Perhaps one day your travels will take you to Tibet. You should try to go before the Chinese eat it, swallow it up like they did the Panchen Lama, because it’s a very special place. I’m just some Northern monkey from a pokey little pit town, I can hardly credit some of the places I’ve managed to make it to. Before I went, I never even thought of Tibet as a real place. It sounds like some mythical kingdom.
Anyway, if you do make it there you should check out Sera Monastery, home of the debating monks. I know that doesn’t sound too exciting, but trust me on this one, Amber, it’s really is quite the show. Picture a beautiful, sun-dappled courtyard full of Tibetan monks in their deep red robes. After a bit of preliminary chanting they split off into twos. In these pairings, one monk sits cross-legged on the floor while the other one stands over him, giving him a load of slaver about whatever the topic may be. Obviously, I didn’t know what they were debating – Coke versus Pepsi maybe, the price of yak’s butter – but you wouldn’t imagine that a chance encounter of Buddhists (to give them their proper collective noun) could get so rowdy. They start wagging their fingers at each other and swinging their prayer beads around like 50’s B-movie hoodlums with bike chains. Then when they’ve made a particularly salient point they do this little hand clap thing right under the other monk’s nose:
-In your face, Brother Gyatso! Use a prayer flag as a napkin – you got served!
Actually, even now that I’ve described it, it still doesn’t sound that good – but again, trust me, you really have to be there. And this is Buddhism we’re speaking of, so even if you’re not there you’re probably where you’re meant to be, it’s all alright. It was one of the best things I’ve ever seen, like a Drama Club full of sentient beings re-enacting an episode of Jerry Springer.
I say it was one of the best things I’ve ever seen, because after that I read a book about Tibet. Turns out that because so many monks have become disenfranchised with Chinese involvement in Tibet a lot of them have disrobed in disgust. Or played Follow the Leader and gone off to join the Dalai Lama Version 14.0 in Dharamasala. His new place up in the hills of McLeod Ganj isn’t a patch on Potala Palace but, as ever, it’s really all about location, location, location. Hence, many of these monks at Sera Monastery are in fact actors, Disneyworld parade Mickeys and Goofys, stooges employed by the Chinese to offer up some bowdlerized version of Tibetan culture to gullible, snap-happy tourists like me.
Regarding Sera Monastery, I perhaps should have been tipped off when I spotted one of the felonious monks text-messaging during incantations. Naively, I assumed he was Googling some theological issue on his Blackberry. The overall experience left me feeling foolish and cheated, and now I’m experiencing similar feelings about you.
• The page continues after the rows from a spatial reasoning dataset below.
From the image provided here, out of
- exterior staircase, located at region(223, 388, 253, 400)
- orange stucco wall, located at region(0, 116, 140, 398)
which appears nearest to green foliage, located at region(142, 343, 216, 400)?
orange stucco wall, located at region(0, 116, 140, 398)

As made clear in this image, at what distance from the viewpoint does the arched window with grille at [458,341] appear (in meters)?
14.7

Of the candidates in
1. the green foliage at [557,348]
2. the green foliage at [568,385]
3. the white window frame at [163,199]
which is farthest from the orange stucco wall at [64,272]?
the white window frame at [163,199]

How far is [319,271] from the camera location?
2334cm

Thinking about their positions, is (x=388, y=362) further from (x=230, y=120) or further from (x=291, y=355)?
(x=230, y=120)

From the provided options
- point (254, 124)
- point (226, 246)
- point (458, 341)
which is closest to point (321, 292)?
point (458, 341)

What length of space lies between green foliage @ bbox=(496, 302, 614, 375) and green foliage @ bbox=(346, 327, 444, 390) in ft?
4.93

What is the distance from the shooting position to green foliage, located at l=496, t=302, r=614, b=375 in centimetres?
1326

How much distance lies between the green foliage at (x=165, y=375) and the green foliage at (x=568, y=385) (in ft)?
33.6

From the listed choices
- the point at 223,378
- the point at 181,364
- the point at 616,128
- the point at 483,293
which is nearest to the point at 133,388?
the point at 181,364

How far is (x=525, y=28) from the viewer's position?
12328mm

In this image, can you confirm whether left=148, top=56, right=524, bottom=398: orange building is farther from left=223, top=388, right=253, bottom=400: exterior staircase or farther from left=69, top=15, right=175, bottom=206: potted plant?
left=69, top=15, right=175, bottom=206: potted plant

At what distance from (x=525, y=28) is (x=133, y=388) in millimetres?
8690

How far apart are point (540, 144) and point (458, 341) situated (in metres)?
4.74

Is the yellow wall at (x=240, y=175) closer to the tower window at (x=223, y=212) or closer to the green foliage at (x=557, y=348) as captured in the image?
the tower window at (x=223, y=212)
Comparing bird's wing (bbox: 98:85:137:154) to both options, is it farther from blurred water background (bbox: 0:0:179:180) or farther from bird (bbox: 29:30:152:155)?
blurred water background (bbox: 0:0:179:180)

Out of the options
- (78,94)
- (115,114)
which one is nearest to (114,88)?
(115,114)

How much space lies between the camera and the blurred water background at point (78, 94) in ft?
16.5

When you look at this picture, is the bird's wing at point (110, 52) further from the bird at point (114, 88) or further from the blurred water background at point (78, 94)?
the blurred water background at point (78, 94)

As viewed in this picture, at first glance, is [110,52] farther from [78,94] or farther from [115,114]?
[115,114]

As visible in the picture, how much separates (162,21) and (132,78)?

You were so adamant about how you wanted me to come over to Sydney as soon as you were back at home; you said that was all you wanted. Once more I’ve been duped. You’re a flim-flam man, a snakeoil vendor, a flippertygibbet, and you change your tune quicker than an Ipod shuffle. In fact, you’re not even playing any tune – it’s just unacceptable levels of graphic silence with you. Maybe you are a Buddhist; that would at least go some way to explaining your level of inaction.
You promise tiramisu and then don’t even serve toast.